Wednesday, September 03, 2008

U.S. Steelmakers stocks fall as ArcelorMittal Cuts Prices

Steelmakers including Nucor Corp., the largest U.S.-based producer, fell in New York after ArcelorMittal said it will cut South African steel prices, raising concern prices will drop in North America as well.

Nucor slid $3.43, or 6.5 percent, to $49.07 at 4:15 p.m. in New York Stock Exchange composite trading. U.S. Steel Corp., the second-largest producer by market value, declined $13.68, or 10 percent, to $119.39. AK Steel Holding Corp., the third- largest, dropped $4.69, or 8.9 percent, to $47.92.

ArcelorMittal, the world's biggest steelmaker, plans to cut prices for so-called long-steel products, used in construction, by an average of 5.6 percent in South Africa, spokesman Hennie Vermeulen said today. Last month, U.S. steel prices declined 2 percent.

``U.S. steel stocks are down because of ArcelorMittal,'' said Michelle Applebaum, who runs a steel-equities research company in Highland Park, Illinois. ``It's reflective of the stock market we're in'' that U.S. producers are also lower, she said.
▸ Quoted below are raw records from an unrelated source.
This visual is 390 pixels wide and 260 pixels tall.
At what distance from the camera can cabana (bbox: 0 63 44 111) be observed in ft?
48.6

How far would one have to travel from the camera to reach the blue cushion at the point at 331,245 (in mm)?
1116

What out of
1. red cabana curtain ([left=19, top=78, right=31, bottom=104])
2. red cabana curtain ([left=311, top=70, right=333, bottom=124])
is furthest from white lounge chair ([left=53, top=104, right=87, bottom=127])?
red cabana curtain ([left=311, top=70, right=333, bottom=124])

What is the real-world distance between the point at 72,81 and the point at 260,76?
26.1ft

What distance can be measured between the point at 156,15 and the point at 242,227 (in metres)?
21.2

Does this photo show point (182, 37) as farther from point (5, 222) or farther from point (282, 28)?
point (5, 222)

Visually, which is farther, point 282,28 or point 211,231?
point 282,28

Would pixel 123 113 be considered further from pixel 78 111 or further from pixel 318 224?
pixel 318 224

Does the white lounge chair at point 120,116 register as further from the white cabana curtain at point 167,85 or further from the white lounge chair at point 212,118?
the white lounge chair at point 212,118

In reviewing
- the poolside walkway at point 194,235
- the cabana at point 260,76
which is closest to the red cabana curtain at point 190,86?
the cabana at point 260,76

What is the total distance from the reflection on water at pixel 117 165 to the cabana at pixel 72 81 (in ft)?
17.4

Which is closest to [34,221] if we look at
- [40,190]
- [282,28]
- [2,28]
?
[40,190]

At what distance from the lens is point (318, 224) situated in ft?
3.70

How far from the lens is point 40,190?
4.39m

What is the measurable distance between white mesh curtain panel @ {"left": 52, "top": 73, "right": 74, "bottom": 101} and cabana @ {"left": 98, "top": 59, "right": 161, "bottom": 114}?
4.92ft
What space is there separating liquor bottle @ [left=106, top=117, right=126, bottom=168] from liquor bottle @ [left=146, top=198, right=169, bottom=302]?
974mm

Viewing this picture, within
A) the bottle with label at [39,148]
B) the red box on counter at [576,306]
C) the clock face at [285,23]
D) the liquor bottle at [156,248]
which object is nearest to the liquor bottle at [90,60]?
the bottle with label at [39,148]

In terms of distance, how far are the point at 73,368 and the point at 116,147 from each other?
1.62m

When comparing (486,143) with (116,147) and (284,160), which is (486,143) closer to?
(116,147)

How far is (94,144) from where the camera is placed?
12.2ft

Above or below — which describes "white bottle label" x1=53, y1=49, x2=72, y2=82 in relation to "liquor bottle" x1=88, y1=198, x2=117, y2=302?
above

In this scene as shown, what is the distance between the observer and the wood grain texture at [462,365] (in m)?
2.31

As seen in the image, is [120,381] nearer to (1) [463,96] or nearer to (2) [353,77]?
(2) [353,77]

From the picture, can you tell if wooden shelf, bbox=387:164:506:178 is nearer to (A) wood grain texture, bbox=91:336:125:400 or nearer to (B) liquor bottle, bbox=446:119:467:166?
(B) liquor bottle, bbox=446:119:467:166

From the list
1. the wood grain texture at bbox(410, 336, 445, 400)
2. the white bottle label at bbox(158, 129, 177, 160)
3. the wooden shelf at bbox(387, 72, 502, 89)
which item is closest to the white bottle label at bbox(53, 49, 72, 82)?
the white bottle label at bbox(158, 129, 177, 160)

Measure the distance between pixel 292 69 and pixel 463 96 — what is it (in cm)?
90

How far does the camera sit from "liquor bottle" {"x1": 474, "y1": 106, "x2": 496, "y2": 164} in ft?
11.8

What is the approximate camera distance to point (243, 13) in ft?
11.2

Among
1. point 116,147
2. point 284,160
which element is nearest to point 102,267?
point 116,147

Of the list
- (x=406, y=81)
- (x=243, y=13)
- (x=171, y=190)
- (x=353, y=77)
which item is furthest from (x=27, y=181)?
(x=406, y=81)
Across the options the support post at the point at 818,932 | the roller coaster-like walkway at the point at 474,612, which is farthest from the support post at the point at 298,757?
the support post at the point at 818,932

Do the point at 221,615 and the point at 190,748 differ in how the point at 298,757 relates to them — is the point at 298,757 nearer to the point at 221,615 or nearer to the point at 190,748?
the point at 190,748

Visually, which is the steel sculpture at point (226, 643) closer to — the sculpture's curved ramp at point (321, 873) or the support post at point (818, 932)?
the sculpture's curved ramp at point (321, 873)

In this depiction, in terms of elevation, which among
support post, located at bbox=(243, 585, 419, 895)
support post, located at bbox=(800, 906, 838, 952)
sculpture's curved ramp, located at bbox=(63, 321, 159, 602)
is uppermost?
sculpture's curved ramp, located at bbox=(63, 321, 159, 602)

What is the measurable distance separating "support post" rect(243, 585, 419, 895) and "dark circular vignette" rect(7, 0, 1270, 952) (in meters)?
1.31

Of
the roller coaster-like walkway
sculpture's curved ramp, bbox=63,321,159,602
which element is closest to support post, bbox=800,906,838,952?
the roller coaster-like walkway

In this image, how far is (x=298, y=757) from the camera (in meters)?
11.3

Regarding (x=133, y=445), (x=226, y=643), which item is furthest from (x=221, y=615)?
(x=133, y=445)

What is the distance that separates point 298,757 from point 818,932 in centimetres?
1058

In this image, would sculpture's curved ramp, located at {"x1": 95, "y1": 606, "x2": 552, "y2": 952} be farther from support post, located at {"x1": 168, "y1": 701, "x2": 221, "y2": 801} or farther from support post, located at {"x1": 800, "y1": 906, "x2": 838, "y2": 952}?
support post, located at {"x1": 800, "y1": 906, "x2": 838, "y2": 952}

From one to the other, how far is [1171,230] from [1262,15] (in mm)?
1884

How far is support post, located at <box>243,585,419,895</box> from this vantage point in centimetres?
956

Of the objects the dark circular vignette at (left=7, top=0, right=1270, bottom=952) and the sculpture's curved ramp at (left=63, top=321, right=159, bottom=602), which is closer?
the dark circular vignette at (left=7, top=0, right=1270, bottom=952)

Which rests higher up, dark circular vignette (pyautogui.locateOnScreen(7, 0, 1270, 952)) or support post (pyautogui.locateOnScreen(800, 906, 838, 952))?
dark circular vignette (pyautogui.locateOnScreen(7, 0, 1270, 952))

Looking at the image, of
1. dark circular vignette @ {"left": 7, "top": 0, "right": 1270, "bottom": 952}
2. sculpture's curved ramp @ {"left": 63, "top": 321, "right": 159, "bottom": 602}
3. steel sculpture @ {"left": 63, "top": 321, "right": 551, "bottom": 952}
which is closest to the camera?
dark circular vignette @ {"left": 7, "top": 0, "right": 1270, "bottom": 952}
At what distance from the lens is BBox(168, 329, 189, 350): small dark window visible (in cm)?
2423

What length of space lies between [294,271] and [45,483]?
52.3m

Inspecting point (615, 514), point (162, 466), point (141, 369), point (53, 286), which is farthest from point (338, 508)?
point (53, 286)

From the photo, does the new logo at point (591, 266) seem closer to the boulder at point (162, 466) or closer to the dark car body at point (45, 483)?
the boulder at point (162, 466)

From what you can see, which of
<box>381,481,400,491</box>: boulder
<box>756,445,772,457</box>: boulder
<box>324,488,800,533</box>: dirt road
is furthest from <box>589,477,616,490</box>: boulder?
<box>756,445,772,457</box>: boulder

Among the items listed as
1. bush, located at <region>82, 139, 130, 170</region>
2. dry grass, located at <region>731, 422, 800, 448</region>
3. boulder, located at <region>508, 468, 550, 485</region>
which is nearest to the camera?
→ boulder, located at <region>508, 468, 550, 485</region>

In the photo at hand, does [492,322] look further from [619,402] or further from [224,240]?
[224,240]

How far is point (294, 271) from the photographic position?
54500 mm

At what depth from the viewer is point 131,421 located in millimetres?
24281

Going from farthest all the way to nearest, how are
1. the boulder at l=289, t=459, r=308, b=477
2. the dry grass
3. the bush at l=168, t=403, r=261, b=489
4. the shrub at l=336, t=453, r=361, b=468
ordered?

Hot-rolled steel sheet, the benchmark product used in cars and appliances, fell to an average $1,047 a ton in August, from $1,068 in July, Purchasing magazine said in an Aug. 29 report. Most steel mills had expected prices of $1,080 for the month, Purchasing said.

Last month's declines were the first in about a year. Prices had more than doubled from the $508 a ton average that steel mills were charging customers in August 2007. Even with last month's declines, prices still have gained about 80 percent since the beginning of 2008.

U.S. Imports

The U.S. relies on imported steel for about 25 percent of its needs, and relatively lower prices in North America have made the U.S. a less attractive destination for the imports it requires. That has allowed domestic producers to boost prices even amid lower demand.

Slowing North American demand for automobiles, appliances and construction materials is starting to weigh on pricing, even as inventories remain balanced, Ternium SA, Latin America's second-largest steelmaker, said on Aug. 6.

The price declines also come amid a seasonal slowdown, when automobile makers such as General Motors Corp. cut steel use because of scheduled shutdowns. The Detroit-based automaker's U.S. sales have fallen 18 percent this year as demand for pickups, vans and sports utility vehicles plunged.

Source Bloomberg.com: Worldwide

An article today on Motley Fool  entitled Steel Stocks Stumble, points out the rather obvious reason for this "The economy is slowing!"

I do find it astonishing that steel makers were still talking steel price increases as recently as early last month, when it has become painfully obvious to the average man in the street that the economic turndown is really beginning to bite. Credit has tightened, unemployment is likely to rise, construction is almost at a standstill. Against that background it's obvious that sales of many steel based products are going to fall, and anyone in the engineering sector is painfully aware of this.

The steel makers continue to "play the same hand" they have been playing all year, and seem not to notice that the game has changed, well I think they are about to discover it!